A force de tresser… le passé a comme disparu. Maintenant, N.D. tresse du raphia de récupération dans lequel elle glisse parfois des «trucs personnels, pour les incarner plus»,  flirtant avec les rituels de magie vaudou qui la font rire. Ses tressages ambivalents se situent entre l’«ouvrage de dame» et le nouage de l’aiguillette. Elle donne à ses tresses des noms comme «Tressexuelles», «Première communion», «Fétiche» ou «Le repas de l’ogre». Chaque tresse s’enroule autour de motifs cachés qu’elle s’amuse à inscrire en leur coeur comme des messages cryptés. L’ADN qui nous tisse contient probablement moins d’obscurs secrets que ces oeuvres. Lorsque N.D. entrecroise les brins, elle pense «au passage du temps, aux vases communicants, à concilier l’inconciliable, réunir les contraires, lui étrangler le kiki… mais aussi au menu du soir, au robinet qui fuit, à mon épaule douloureuse, je pense à tout, bien mieux qu’en ne faisant rien.» Et ce qui la traverse de part en part prend l’allure d’un fantôme collectif, qui nous relie tous et toutes de façon souterraine. Les fantômes sont sous nos pieds, invisibles et rampants.

Exposition "Entrelacs", de Nicole Dufour. Du 14 sept. au 18 oct. 2014. Galerie Andata Ritorno.

Les fantômes familiaux, de Bruno Clavier, Payot et Rivages. Sortie le 15 oct. 2014.

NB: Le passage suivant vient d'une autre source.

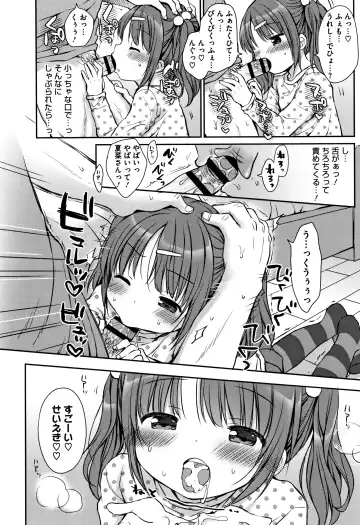 [Rico] Chiisana Kanojo no Meswitch Fhentai.net - Page 11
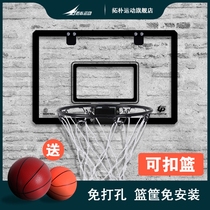 Childrens basketball frame free hole indoor and outdoor shooting ball rack hanging rebound Home dormitory wall-mounted basket can be dunked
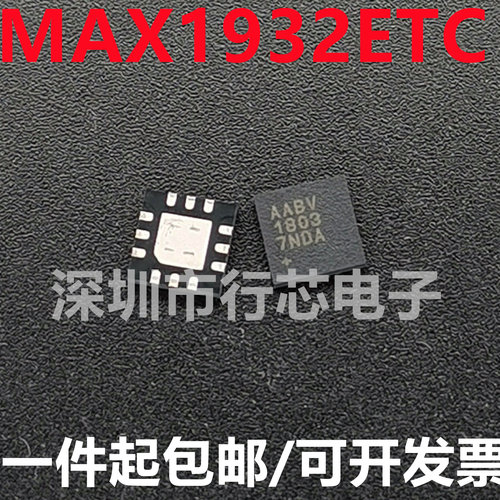 深圳市行芯电子MAX1932ETC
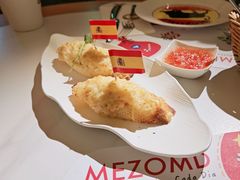 -Mezomd曼索蒂西班牙餐厅(广粤店)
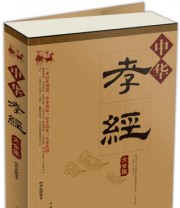 《中华孝经大全集》 尚波  著 ISBN 9787511321275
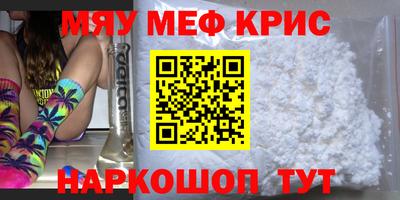 шишки Коммунар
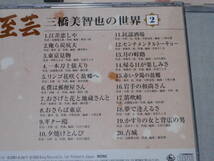 6CD-Box 「三橋美智也の世界 ～至芸～」_画像5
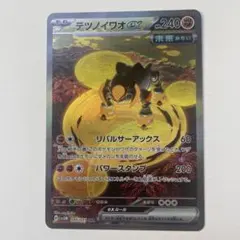 2026年最新】テツノイワオEX sar psa10の人気アイテム - メルカリ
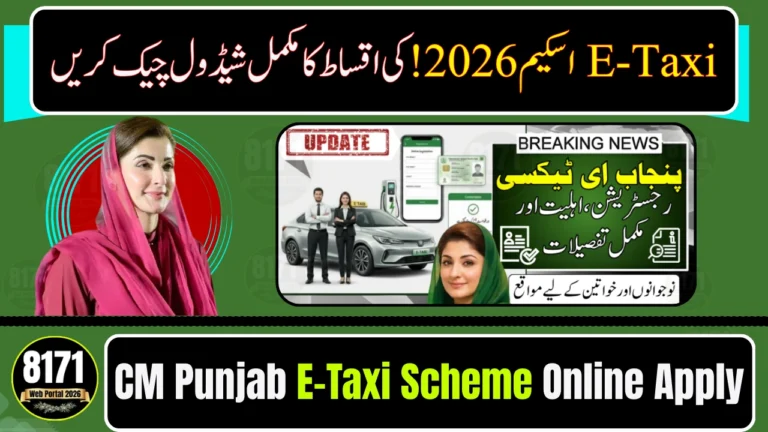 CM Punjab E-Taxi Scheme Repayment Schedule Online 2026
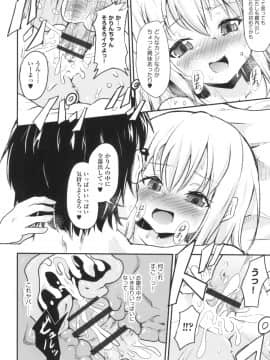 [ぷりてゐ] ろりびっちーず_035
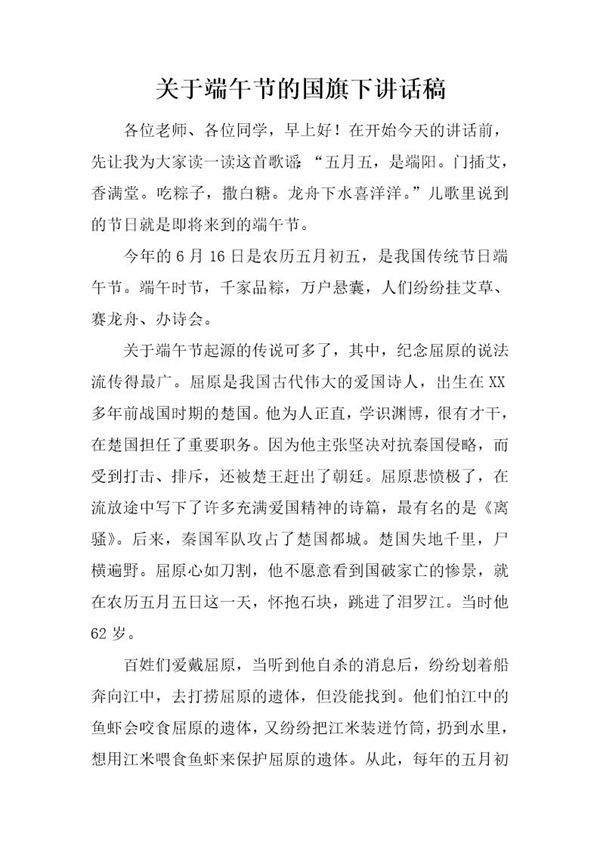 关于端午节的国旗下讲话稿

(1) "Ces “fantômes“ se signalent principalement par la répétition de symptômes, de comportements aberrants, de schémas relationnels stériles provoquant pour certains des difficultés de vie de toutes sortes et des affections psychiques assez graves. […]
Nicolas Abraham, et Maria Török ont défini   le “fantôme“ comme la trace, dans l’inconscient d’un descendant, du secret inavouable d’un ou de plusieurs de ses ancêtres se manifestant dans des paroles et actes bizarres, dans des symptômes phobiques et obsessionnels, comme s’il était hanté par quelque chose appartenant aux générations qui l’avaient précédé." (Bruno Clavier)

(2) Elle n’en a pas peur. «Ils ne nous veulent pas du mal, dit-elle. Pourquoi aurions-nous peur d’un passant dans la rue ? Les fantômes se contentent de nous croiser».